_Extrait source_
___

CA Colmar, ch. 6 (etrangers), 20 octobre 2025, n° 25/03972

COLMAR

Ordonnance

Autre

CA Colmar n° 25/03972

20 octobre 2025

COUR D'APPEL DE COLMAR

SERVICE DES RETENTIONS ADMINISTRATIVES

N° RG 25/03972 - N° Portalis DBVW-V-B7J-IUPF

N° de minute : 445/25

ORDONNANCE

Nous, Marie-Dominique ROMOND, présidente de chambre à la Cour d'Appel de Colmar, agissant par délégation de la première présidente, assistée de Marine HOUEDE BELLON, greffier ;

Dans l'affaire concernant :

M. [E] [T] [M]

né le 05 Février 1998 à [Localité 4] (GABON)

___

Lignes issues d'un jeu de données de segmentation
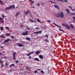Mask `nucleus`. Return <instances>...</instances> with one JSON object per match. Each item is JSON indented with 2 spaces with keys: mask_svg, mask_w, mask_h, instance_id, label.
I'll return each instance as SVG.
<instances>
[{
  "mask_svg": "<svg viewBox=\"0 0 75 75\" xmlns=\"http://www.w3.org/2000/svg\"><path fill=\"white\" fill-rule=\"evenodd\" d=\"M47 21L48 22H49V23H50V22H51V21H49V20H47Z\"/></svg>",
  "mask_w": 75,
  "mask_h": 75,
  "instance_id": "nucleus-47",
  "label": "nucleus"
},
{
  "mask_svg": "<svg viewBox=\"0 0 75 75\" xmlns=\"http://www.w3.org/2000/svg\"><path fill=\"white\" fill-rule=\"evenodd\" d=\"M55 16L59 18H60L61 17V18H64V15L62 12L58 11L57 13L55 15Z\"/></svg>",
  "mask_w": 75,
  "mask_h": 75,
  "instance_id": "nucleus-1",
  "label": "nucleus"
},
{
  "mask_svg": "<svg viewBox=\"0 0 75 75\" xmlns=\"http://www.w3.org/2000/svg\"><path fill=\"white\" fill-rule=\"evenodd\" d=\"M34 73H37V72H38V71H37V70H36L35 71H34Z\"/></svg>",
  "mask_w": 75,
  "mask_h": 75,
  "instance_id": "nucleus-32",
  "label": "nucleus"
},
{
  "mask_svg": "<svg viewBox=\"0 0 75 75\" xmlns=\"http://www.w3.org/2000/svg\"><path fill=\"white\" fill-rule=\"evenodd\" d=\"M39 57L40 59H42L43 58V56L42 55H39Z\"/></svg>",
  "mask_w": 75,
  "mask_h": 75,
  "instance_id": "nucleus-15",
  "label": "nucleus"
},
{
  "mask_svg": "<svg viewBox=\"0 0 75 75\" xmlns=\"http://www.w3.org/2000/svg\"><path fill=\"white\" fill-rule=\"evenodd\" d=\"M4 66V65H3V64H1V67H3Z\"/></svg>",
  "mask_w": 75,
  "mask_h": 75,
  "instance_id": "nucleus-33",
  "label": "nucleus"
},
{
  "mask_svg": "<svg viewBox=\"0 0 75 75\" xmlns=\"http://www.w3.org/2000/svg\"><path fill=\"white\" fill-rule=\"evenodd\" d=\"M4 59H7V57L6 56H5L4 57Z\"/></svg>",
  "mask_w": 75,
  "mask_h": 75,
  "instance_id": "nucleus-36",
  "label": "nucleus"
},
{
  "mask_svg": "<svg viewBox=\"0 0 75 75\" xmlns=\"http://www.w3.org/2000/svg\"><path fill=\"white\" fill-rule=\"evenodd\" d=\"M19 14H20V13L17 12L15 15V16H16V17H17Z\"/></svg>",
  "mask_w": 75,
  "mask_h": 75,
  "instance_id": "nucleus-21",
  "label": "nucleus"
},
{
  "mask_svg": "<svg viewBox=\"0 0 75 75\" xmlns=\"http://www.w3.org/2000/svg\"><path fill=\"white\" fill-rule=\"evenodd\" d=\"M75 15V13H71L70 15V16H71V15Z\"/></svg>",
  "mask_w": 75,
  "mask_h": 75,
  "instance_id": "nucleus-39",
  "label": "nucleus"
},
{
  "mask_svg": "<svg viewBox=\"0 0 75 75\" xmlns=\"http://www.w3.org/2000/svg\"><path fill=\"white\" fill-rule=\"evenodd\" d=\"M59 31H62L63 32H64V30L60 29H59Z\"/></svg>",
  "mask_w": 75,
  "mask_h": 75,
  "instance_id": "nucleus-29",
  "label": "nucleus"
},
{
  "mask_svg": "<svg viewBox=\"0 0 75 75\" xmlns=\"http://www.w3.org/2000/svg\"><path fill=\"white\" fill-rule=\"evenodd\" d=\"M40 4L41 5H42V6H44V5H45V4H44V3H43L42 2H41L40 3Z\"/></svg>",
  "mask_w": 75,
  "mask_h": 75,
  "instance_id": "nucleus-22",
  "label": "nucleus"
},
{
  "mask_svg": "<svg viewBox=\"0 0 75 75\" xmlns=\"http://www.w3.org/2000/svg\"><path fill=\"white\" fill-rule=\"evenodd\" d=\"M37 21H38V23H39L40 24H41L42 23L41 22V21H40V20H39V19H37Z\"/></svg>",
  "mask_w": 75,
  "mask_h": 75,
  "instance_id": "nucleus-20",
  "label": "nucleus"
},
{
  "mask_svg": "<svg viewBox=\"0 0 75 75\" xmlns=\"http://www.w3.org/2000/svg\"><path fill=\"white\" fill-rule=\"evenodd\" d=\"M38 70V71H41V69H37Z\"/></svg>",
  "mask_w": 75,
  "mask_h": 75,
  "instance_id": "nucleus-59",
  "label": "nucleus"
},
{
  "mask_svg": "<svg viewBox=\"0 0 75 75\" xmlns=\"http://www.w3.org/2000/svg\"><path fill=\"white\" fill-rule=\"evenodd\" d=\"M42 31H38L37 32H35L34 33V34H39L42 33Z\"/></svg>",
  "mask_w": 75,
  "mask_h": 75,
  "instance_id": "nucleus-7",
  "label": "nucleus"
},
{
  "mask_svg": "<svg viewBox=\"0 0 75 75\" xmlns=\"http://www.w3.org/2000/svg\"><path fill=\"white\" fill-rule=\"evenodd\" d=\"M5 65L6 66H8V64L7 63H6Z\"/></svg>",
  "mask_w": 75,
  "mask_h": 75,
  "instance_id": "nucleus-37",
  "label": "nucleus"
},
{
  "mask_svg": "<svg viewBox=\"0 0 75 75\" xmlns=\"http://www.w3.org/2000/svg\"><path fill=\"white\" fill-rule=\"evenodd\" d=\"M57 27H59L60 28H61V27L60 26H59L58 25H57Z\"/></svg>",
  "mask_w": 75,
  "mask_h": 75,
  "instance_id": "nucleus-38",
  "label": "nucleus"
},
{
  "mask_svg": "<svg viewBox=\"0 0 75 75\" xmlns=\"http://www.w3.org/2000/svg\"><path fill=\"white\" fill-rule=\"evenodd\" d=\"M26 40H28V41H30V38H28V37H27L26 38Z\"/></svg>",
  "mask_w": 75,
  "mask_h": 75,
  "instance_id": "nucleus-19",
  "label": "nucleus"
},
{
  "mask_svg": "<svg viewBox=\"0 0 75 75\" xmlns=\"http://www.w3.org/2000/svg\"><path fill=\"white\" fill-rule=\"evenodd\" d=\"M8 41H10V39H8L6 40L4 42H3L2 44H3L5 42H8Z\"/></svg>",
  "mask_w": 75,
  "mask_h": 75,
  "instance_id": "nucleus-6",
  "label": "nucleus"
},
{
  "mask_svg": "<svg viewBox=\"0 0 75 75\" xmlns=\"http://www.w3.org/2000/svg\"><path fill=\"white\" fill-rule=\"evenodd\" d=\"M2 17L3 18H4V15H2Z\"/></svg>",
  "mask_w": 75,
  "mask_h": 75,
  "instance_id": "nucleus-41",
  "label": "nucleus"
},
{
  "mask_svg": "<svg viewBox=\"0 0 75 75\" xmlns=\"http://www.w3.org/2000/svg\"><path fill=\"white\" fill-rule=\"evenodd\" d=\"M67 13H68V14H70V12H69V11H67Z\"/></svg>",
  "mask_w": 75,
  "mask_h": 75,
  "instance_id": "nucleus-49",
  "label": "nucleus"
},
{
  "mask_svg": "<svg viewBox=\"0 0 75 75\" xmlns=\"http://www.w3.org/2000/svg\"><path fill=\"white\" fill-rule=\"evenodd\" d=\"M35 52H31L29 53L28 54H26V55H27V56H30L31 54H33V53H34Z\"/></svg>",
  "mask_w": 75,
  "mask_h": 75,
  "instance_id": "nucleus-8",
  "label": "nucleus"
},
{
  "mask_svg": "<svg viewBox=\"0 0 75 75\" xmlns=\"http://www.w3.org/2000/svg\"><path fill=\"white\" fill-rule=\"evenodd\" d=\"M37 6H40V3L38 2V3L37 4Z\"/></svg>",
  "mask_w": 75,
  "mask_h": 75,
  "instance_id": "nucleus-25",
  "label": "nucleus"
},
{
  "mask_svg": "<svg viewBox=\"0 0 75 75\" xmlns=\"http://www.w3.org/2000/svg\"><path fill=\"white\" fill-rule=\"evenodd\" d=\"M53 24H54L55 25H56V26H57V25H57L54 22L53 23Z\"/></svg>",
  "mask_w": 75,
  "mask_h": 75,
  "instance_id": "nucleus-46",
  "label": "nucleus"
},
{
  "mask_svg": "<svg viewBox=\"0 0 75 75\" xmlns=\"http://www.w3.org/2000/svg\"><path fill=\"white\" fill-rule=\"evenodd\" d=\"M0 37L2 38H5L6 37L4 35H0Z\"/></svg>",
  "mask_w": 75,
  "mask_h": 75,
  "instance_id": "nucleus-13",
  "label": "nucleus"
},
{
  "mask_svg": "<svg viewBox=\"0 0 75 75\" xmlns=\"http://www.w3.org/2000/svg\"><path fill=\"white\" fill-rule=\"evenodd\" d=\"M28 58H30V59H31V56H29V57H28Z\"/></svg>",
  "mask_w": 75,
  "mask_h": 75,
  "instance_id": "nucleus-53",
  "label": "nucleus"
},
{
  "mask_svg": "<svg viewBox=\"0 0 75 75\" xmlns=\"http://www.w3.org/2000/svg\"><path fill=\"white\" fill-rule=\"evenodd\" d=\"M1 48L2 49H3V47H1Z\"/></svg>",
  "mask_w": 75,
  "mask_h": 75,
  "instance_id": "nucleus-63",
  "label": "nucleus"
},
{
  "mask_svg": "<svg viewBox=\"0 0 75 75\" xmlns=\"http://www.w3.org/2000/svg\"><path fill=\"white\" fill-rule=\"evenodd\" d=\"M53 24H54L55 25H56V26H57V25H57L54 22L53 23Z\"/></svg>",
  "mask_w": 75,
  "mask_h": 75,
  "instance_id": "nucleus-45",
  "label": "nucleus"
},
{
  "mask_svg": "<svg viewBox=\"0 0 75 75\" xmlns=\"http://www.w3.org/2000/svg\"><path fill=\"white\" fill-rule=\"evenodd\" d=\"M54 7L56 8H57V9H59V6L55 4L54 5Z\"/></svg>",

___

_Parties de l'exercice_
1. Indiquez si chacune des affirmations suivantes concorde avec l'ordonnance : (a) la présidente de chambre agit par délégation de la première présidente ; (b) l'ordonnance émane de la cour d'appel de Strasbourg ; (c) la présidente est assistée d'un avocat. Répondez par oui ou par non, en citant à chaque fois les mots décisifs de l'ordonnance.
2. Extrayez de l'ordonnance, sans rien modifier, le passage qui commence par « Nous, Marie-Dominique ROMOND, présidente » et se poursuit jusqu'à « [Localité 4] (GABON) ».
La liste provient d'une autre source que l'ordonnance.

_Réponses par consigne_
1.
(a) Oui : « agissant par délégation de la première présidente ».
(b) Non : « COUR D'APPEL DE COLMAR ».
(c) Non : « assistée de Marine HOUEDE BELLON, greffier ».

2.
Nous, Marie-Dominique ROMOND, présidente de chambre à la Cour d'Appel de Colmar, agissant par délégation de la première présidente, assistée de Marine HOUEDE BELLON, greffier ;

Dans l'affaire concernant :

M. [E] [T] [M]

né le 05 Février 1998 à [Localité 4] (GABON)